You mentioned you used a Whisper 10i filter but you said I would need a stronger one. Which would you recommend?
Also if i was to feed my newts crickets how much would i have to feed them and how often when they are young (about 2 inches long)?
Thank you so much for all your help


----------



## bettababy (Oct 12, 2006)

2 inch long newts would require very small crickets and live black worms in their diet. The crickets will have to be very small, called "pinhead" crickets. How much they eat is going to be up to them. The best way to handle that is to put 4 - 6 crickets into the tank and pay attention to how quickly they eat them, and how large their stomachs get after feeding. Every day feedings works for most, every other day works better. Some newts will over stuff themselves, which will cause them to get sick. If their bellies are a bit plump, then I would say they are doing well.
Worms is the same thing... add a little bit at a time and watch to see how much they eat and how long it takes them. There is no set feeding schedule for animals like that. If you have 2 newts, please watch that 1 isn't getting all the food while the other goes hungry. There is a chain of dominance in those animals just like with any other, and this is often a huge cause of size differences as the newts grow and mature. Once one newt is larger and stronger than the other, then the smaller one becomes food.

For a 30 - 40 gallon tank as you're needing, with 2 newts and the amount of waste from the animals and their foods, I would suggest working with a Whisper 30i. Keep the cartridges fresh every 3 - 4 wks, and rinse them out in dirty tank water when doing water changes to keep the solid waste at a minimum. If you put some of the tank water into a bucket, rinse the cartridge out in there, then dump the water, this will preserve the bacteria colony in the filter media. Keeping a newt tank cycled can be a challege because they require very frequent water changes.

Also important to remember that your 30 - 40 gallon tank is not going to hold 30 - 40 gallons of water for something like this, so you have to figure the waste levels into 10 - 15 gallons of water. Changing a few gallons every couple of days is going to be the safest way to keep this sort of thing healthy. Another battle you will face is the increase of waste as the animals grow. Working with a 30i filter in that size of tank and with that amount of water should be able to keep up with them, but be sure to get your test kits for ammonia, nitrite, nitrate, and pH and test the water frequently. If you notice you have a difficult time keeping nitrates below 20, adding a 2nd filter will help a lot. With newts, a nitrate level of 40 - 60 is enough to be deadly, and it doesn't take long to cause harm. Open sores appear rapidly, and the animals tend to die from secondary infections once that happens, which usually only takes a few days.

If there is anything more I can do to help, please let me know. 
I want to say thank you for finding out what needs to be done before bringing home the animals. I wish more people would do that. It sounds to me like whatever animals you end up with, they will have a good home. 
Best of luck to you!


----------



## mad_4_fish (May 21, 2008)

Thank you ever so much for all your help it has been much appreiciated and i just hope i'll be able to look after them without any major complications.

Thank you!!


----------

ENTRIES SUPPLIED
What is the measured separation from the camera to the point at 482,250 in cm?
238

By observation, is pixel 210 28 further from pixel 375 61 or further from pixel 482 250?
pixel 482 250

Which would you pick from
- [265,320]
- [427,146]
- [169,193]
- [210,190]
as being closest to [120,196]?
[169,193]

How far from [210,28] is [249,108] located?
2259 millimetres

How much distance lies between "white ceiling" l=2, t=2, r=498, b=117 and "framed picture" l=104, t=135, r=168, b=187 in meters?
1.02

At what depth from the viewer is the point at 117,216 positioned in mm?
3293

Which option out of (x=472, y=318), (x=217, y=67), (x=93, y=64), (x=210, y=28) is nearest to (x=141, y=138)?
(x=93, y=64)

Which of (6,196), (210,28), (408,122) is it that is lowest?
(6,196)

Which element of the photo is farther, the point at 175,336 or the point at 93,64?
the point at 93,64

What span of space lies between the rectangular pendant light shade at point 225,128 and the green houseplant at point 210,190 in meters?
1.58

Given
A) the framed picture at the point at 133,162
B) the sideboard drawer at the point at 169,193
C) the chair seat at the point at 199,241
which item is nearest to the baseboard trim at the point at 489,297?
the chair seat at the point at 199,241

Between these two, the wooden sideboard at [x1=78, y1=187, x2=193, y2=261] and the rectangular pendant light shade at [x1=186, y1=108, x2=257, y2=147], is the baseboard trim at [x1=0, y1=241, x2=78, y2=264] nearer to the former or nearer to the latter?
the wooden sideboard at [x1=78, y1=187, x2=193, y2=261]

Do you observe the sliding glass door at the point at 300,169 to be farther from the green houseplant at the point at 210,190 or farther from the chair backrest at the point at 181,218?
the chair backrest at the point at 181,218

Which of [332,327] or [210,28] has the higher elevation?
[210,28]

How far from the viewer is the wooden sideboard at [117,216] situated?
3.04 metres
==
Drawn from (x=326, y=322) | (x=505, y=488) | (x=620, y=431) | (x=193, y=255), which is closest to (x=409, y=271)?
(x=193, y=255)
* * *
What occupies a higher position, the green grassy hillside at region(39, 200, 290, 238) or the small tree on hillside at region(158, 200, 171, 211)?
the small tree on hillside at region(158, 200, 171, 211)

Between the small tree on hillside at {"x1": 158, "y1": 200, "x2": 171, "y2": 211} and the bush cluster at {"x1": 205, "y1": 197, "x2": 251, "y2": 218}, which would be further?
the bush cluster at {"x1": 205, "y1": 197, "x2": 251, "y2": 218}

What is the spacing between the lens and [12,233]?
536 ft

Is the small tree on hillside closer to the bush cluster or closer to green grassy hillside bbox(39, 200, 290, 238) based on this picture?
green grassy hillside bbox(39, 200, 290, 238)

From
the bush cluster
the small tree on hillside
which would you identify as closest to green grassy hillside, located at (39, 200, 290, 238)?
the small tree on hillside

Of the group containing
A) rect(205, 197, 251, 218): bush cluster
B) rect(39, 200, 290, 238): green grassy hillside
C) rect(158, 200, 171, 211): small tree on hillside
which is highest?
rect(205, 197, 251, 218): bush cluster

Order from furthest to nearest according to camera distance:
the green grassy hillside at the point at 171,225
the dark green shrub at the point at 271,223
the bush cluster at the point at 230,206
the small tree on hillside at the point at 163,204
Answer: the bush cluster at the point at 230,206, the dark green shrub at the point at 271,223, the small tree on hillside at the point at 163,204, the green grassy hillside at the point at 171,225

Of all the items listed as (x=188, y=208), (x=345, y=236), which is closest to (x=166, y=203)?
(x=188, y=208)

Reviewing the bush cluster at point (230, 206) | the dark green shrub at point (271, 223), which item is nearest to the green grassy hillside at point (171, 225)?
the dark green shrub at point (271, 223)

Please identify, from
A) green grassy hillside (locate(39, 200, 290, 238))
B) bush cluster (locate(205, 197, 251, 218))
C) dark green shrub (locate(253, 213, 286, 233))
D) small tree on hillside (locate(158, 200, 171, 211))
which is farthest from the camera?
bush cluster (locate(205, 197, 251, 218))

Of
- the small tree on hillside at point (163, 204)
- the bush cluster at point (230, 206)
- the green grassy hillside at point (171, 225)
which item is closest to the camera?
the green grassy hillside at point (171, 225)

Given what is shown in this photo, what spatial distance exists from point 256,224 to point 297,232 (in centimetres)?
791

PROBLEM 1
Turn the paragraph in the newt care thread that begins "For a 30 - 40 gallon tank" into a short bulleted list that keeps its main facts.
PROBLEM 2
According to the newt care thread, what nitrate level is enough to be deadly for newts?

YOUR SOLUTION 1
- For a 30–40 gallon tank with 2 newts, use a Whisper 30i filter.
- Replace the cartridges every 3–4 weeks.
- During water changes, rinse the cartridges in dirty tank water to keep solid waste down.
- Rinse them in a bucket of tank water and then dump that water. This keeps the filter's bacteria colony alive.
- Keeping a newt tank cycled can be hard because newts need very frequent water changes.

YOUR SOLUTION 2
A nitrate level of 40–60.